▶ _Problems_
**a.** According to the opinion piece on Kamala Harris's border mission, on what date is her meeting with the Mexican president?
**b.** Quote the opinion piece on Kamala Harris's border mission between "The Biden administration" and "the U.S.-Mexico dealings.", inclusive, swapping "laudable" for "commendable".

──────── Quoted text

Kamala Harris’ border mission should be a Mexico mission too

Democratic presidential hopeful California Senator Kamala Harris speaks during the third Democratic primary debate of the 2020 presidential campaign season hosted by ABC News in partnership with Univision at Texas Southern University in Houston, Texas on September 12, 2019. (Photo by Robyn BECK / AFP)ROBYN BECK/AFP/Getty Images

The Biden administration should avoid the Trump-era mistake of reducing the entirety of the U.S.-Mexico relationship to the single issue of immigration. The administration has made Vice President Kamala Harris its point person at the southern border, and she has been engaging with Mexico and Central American nations to embrace a regional approach to migration, which is laudable. But starting with her May 7 meeting with Mexican President Andrés Manuel López Obrador, announced over the weekend, the vice president should broaden the scope of her Mexico agenda to cover the complex array of economic, environmental, security, energy and rule of law issues that define the U.S.-Mexico dealings.

────────────────
──────── Supplied information

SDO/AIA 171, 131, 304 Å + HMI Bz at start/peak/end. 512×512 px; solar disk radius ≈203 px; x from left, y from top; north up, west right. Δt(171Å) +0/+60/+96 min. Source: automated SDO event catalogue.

────────────────
──────── Supplied information

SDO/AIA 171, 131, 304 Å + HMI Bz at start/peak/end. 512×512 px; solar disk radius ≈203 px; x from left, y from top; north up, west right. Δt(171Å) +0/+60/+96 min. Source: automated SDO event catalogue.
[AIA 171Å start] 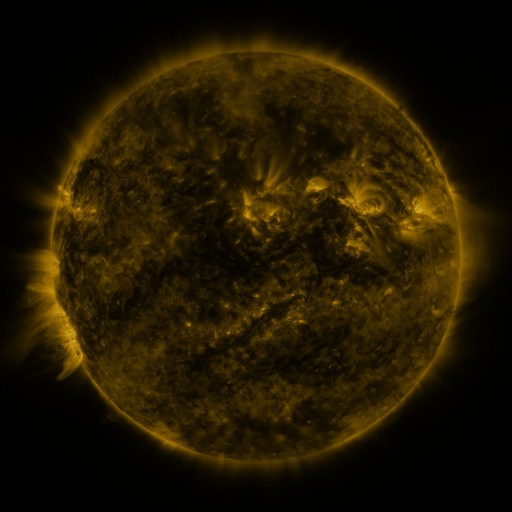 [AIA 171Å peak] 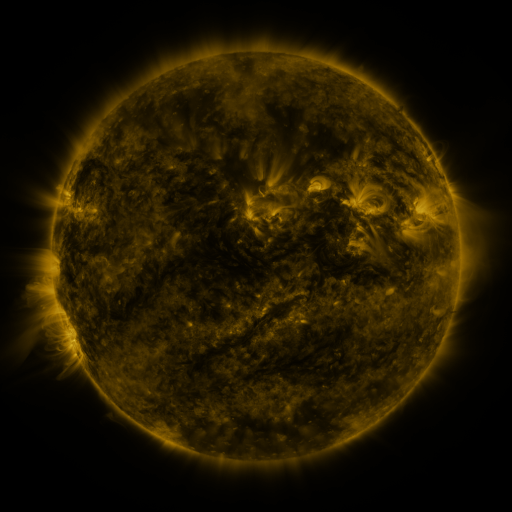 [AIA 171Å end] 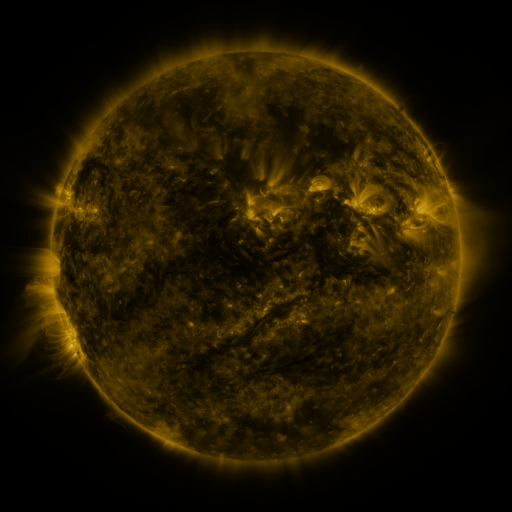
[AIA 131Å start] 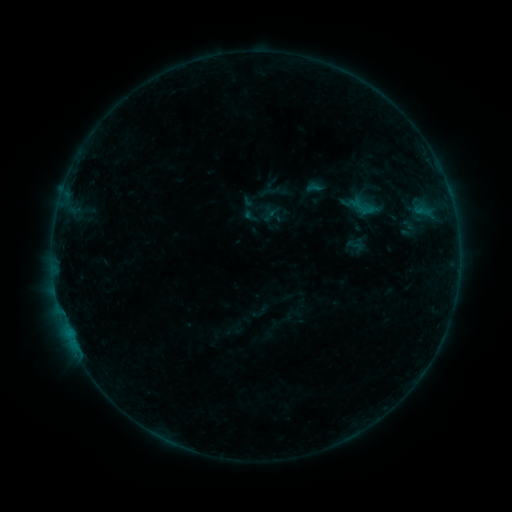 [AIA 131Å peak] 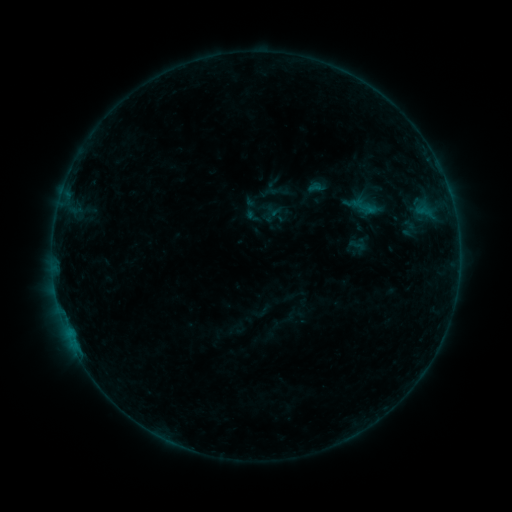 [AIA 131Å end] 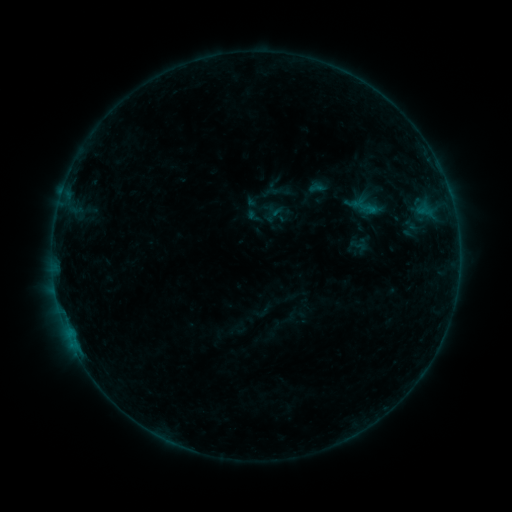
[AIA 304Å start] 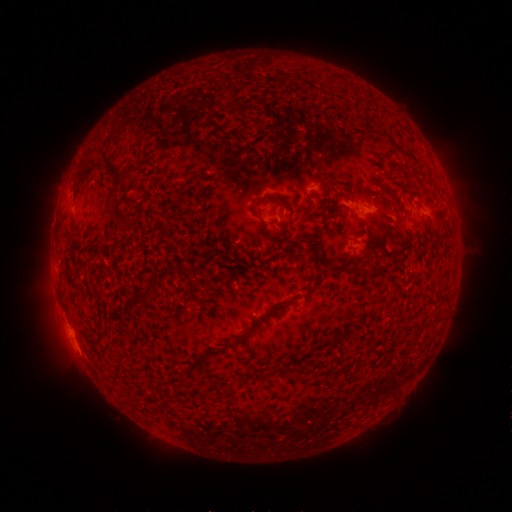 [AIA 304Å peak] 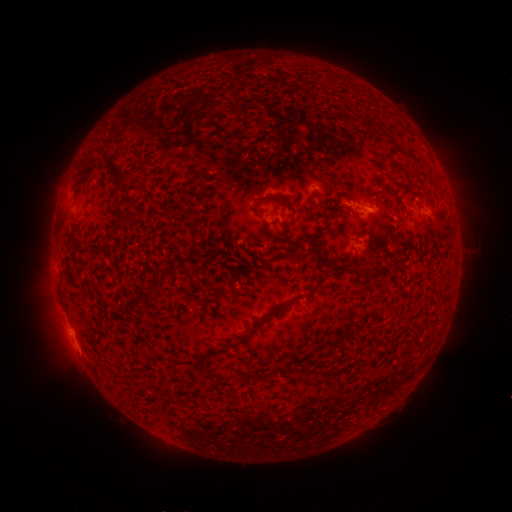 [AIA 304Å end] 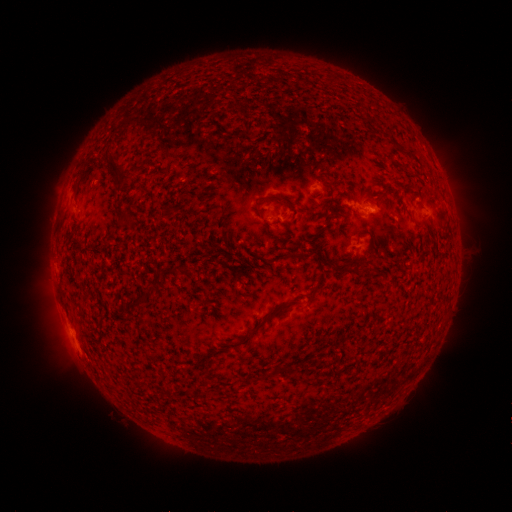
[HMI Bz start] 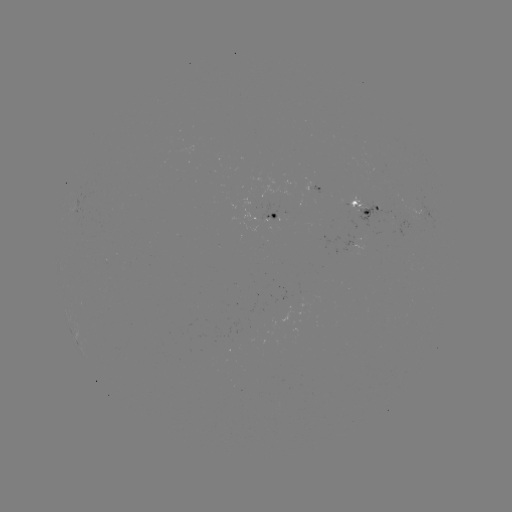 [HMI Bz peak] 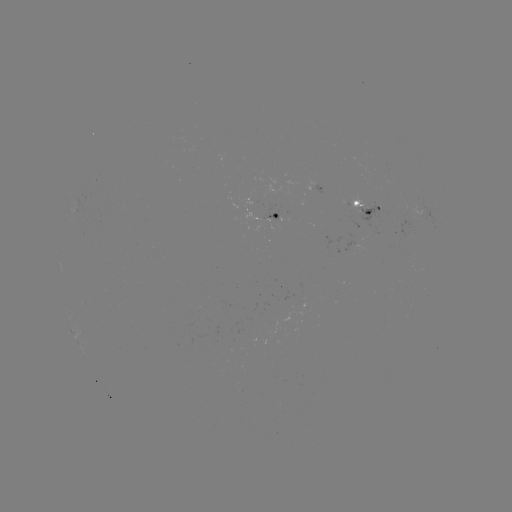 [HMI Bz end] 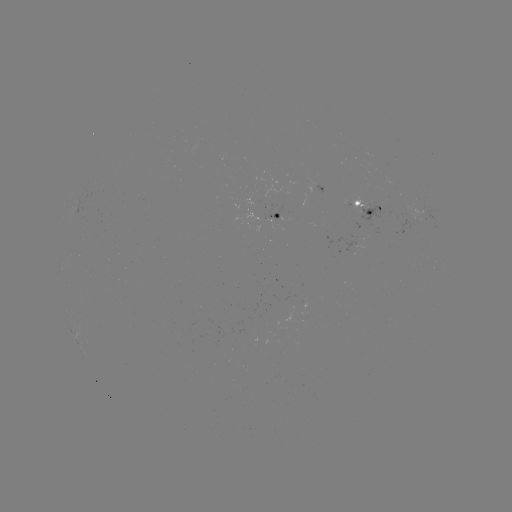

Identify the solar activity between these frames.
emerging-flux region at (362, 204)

────────────────

▶ _Answers below_
**a.** May 7

**b.**
The Biden administration should avoid the Trump-era mistake of reducing the entirety of the U.S.-Mexico relationship to the single issue of immigration. The administration has made Vice President Kamala Harris its point person at the southern border, and she has been engaging with Mexico and Central American nations to embrace a regional approach to migration, which is commendable. But starting with her May 7 meeting with Mexican President Andrés Manuel López Obrador, announced over the weekend, the vice president should broaden the scope of her Mexico agenda to cover the complex array of economic, environmental, security, energy and rule of law issues that define the U.S.-Mexico dealings.